**Work instruction**: Skip the pictures, please, and write out exactly the lines from the opening of the data through the line containing "Shared Libraries".

**Task material**:

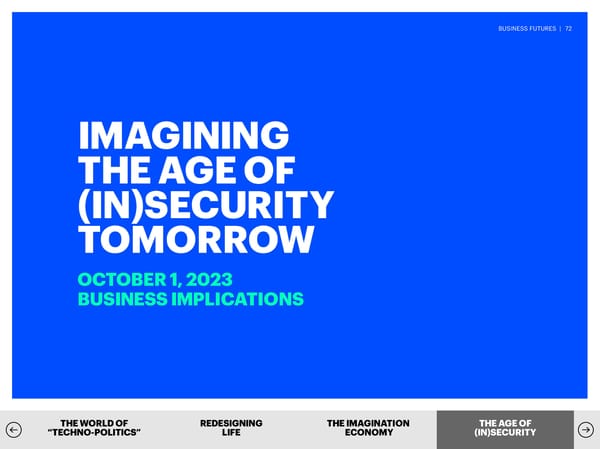 BUSINESS FUTURES | 72

IMAGINING THE AGE OF (IN)SECURITY TOMORROW

OCTOBER 1, 2023
BUSINESS IMPLICATIONS

THE WORLD OF "TECHNO-POLITICS"

REDESIGNING LIFE

THE IMAGINATION ECONOMY

THE AGE OF (IN)SECURITY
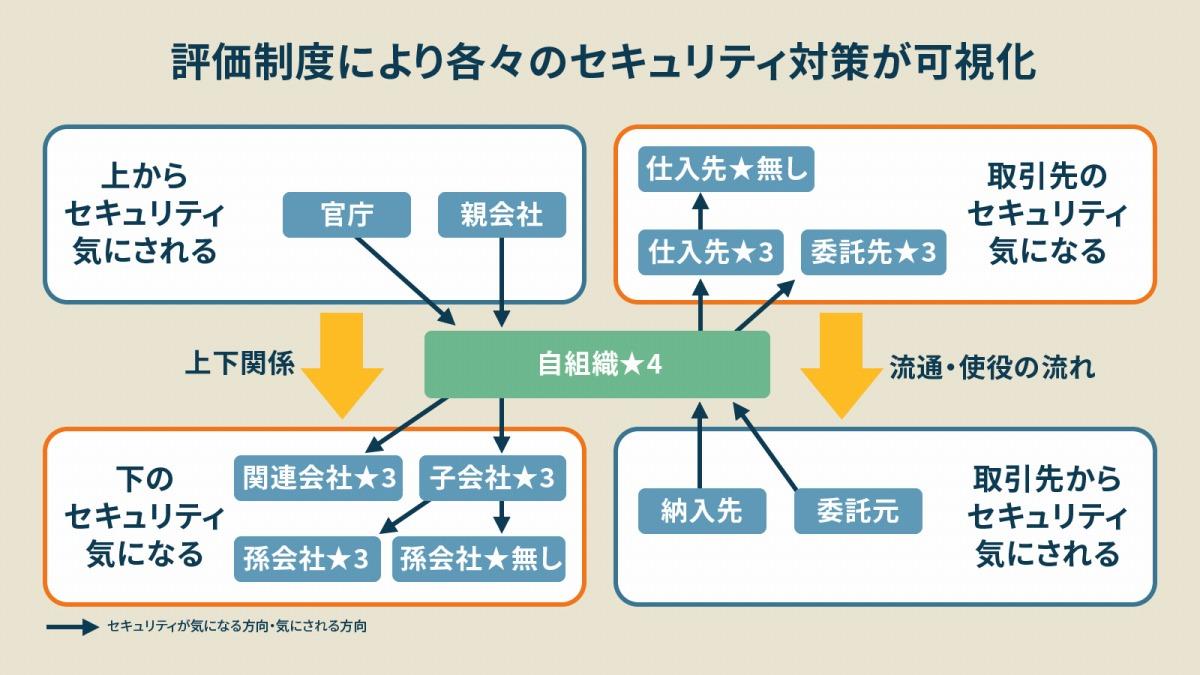 評価制度により各々のセキュリティ対策が可視化

上から
セキュリティ
気にされる

官庁

親会社

仕入先★無し

仕入先★3

委託先★3

取引先の
セキュリティ
気になる

上下関係

自組織★4

流通・使役の流れ

下の
セキュリティ
気になる

関連会社★3

子会社★3

孫会社★3

孫会社★無し

納入先

委託元

取引先から
セキュリティ
気にされる

セキュリティが気になる方向・気にされる方向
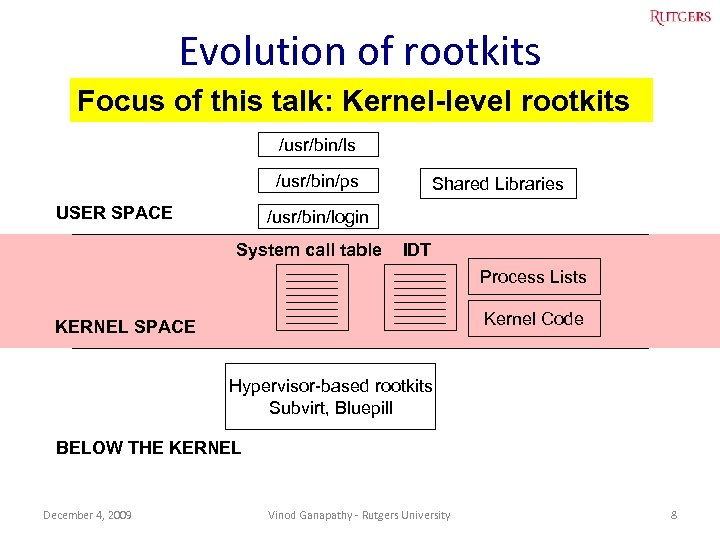 RUTGERS

Evolution of rootkits

Focus of this talk: Kernel-level rootkits

/usr/bin/ls

/usr/bin/ps

Shared Libraries

USER SPACE

/usr/bin/login

System call table

IDT

Process Lists

Kernel Code

KERNEL SPACE

Hypervisor-based rootkits
Subvirt, Bluepill

BELOW THE KERNEL

December 4, 2009

Vinod Ganapathy - Rutgers University

8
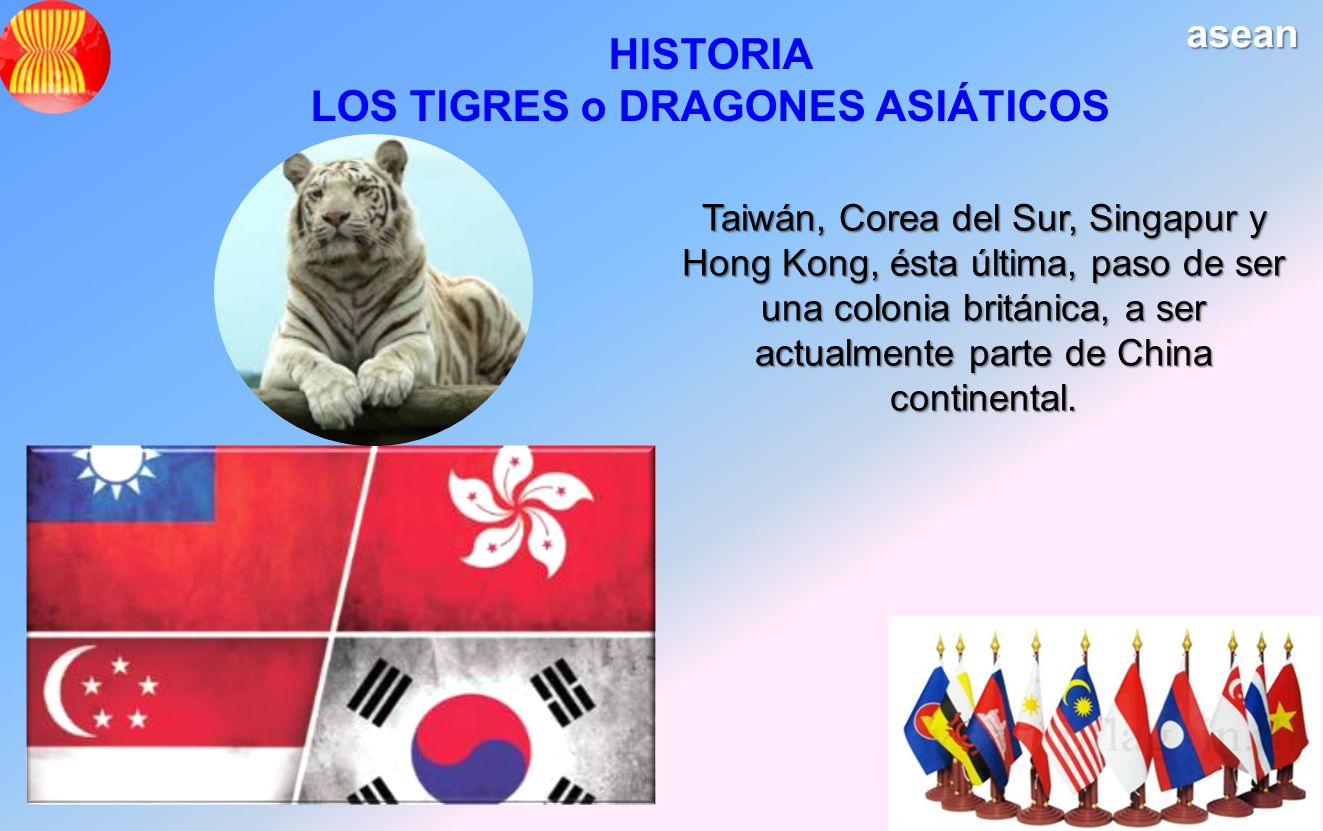 asean

HISTORIA
LOS TIGRES o DRAGONES ASIÁTICOS

Taiwán, Corea del Sur, Singapur y Hong Kong, ésta última, paso de ser una colonia británica, a ser actualmente parte de China continental.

**Solution**:
 BUSINESS FUTURES | 72

IMAGINING THE AGE OF (IN)SECURITY TOMORROW

OCTOBER 1, 2023
BUSINESS IMPLICATIONS

THE WORLD OF "TECHNO-POLITICS"

REDESIGNING LIFE

THE IMAGINATION ECONOMY

THE AGE OF (IN)SECURITY
 評価制度により各々のセキュリティ対策が可視化

上から
セキュリティ
気にされる

官庁

親会社

仕入先★無し

仕入先★3

委託先★3

取引先の
セキュリティ
気になる

上下関係

自組織★4

流通・使役の流れ

下の
セキュリティ
気になる

関連会社★3

子会社★3

孫会社★3

孫会社★無し

納入先

委託元

取引先から
セキュリティ
気にされる

セキュリティが気になる方向・気にされる方向
 RUTGERS

Evolution of rootkits

Focus of this talk: Kernel-level rootkits

/usr/bin/ls

/usr/bin/ps

Shared Libraries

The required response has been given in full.